[Start of Records provided]

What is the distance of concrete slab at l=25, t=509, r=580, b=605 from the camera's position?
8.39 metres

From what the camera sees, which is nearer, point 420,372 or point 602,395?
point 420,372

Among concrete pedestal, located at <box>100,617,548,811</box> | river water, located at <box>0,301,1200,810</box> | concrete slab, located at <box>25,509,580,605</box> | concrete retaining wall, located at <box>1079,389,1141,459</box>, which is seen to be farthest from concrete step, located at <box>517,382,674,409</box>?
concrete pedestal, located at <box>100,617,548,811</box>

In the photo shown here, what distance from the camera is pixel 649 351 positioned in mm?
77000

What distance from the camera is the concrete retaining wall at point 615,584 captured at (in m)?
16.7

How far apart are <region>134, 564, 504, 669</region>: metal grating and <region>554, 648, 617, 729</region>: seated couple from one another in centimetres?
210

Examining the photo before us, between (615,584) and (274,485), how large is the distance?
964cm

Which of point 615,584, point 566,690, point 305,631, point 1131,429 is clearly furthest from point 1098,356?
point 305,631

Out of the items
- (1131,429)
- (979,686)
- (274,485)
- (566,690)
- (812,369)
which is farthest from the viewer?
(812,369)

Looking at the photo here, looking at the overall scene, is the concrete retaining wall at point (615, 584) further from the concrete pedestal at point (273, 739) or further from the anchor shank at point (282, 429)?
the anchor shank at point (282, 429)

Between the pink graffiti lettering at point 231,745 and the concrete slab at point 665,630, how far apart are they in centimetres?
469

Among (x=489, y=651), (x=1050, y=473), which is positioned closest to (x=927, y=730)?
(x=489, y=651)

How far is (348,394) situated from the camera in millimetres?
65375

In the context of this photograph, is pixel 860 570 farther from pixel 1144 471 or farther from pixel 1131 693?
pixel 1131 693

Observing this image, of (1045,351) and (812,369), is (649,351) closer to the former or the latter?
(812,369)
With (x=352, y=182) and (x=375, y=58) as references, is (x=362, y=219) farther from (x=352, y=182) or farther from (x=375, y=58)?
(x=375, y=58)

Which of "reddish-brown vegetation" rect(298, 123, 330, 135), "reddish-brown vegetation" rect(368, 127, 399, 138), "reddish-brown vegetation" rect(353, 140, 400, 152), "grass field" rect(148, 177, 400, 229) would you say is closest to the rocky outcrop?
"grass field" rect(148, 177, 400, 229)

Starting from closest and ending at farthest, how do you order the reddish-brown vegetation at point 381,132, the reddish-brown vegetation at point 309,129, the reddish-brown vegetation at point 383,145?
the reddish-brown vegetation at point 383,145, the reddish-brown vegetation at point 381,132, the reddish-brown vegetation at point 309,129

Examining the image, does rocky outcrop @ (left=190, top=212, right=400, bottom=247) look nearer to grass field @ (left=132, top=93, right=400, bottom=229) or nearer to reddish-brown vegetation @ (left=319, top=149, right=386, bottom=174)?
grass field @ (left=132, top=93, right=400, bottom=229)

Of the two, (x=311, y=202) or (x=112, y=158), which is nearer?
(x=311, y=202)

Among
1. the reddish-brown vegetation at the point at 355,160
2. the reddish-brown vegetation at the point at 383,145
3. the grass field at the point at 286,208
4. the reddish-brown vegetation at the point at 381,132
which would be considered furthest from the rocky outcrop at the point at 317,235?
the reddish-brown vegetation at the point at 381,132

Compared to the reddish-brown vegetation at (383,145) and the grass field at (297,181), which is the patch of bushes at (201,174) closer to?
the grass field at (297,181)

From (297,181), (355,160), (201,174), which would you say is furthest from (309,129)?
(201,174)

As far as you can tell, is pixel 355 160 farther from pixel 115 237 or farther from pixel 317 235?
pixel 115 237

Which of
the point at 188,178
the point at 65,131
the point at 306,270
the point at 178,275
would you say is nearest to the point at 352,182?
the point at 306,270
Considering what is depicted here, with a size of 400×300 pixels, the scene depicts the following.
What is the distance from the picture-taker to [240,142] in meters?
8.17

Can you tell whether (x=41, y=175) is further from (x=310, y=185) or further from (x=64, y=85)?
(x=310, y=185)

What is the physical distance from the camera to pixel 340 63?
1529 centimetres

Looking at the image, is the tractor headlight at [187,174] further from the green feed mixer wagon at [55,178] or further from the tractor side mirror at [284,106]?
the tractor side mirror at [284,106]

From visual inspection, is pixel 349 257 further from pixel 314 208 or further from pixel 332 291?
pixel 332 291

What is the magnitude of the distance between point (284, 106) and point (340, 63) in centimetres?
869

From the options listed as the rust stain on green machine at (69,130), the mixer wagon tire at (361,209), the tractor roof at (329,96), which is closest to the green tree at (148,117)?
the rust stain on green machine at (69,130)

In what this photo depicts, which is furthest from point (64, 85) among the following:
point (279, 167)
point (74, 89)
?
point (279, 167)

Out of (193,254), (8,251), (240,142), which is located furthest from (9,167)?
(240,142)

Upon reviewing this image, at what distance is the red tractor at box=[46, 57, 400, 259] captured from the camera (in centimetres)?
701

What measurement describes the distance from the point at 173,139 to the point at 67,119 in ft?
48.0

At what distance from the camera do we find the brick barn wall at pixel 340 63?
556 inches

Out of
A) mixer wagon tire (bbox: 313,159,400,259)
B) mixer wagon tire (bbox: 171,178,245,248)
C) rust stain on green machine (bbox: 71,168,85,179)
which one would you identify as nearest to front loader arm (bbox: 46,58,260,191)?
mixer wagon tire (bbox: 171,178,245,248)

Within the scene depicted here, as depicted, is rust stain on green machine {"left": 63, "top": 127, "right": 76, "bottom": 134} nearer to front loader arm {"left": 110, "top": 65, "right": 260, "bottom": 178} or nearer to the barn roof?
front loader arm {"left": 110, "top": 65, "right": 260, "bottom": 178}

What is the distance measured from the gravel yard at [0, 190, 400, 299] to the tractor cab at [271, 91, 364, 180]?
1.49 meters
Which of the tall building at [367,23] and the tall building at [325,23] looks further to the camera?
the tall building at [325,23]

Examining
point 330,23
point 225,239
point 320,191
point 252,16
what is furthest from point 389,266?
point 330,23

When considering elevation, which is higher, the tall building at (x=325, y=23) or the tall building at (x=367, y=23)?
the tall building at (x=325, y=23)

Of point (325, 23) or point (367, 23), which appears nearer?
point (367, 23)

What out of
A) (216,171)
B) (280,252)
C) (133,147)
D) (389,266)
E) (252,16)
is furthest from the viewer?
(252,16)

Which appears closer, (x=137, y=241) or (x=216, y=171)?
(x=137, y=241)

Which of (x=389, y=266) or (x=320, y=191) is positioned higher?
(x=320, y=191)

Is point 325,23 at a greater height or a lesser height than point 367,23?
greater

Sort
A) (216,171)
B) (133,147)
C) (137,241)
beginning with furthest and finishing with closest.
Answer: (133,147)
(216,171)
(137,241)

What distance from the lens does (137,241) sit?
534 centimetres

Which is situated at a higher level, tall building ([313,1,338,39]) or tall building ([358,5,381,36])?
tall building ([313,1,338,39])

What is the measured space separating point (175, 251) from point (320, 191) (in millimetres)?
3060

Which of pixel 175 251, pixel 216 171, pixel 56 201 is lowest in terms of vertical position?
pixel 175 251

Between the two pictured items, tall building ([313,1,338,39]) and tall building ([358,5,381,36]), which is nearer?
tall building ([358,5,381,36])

[End of Records provided]

Description of the task: Rewrite the stretch from the line containing "Between the two" through the end of the rows, putting "farther" in place of "nearer" and leaving everything else as it is.

Expected answer:
Between the two pictured items, tall building ([313,1,338,39]) and tall building ([358,5,381,36]), which is farther?
tall building ([358,5,381,36])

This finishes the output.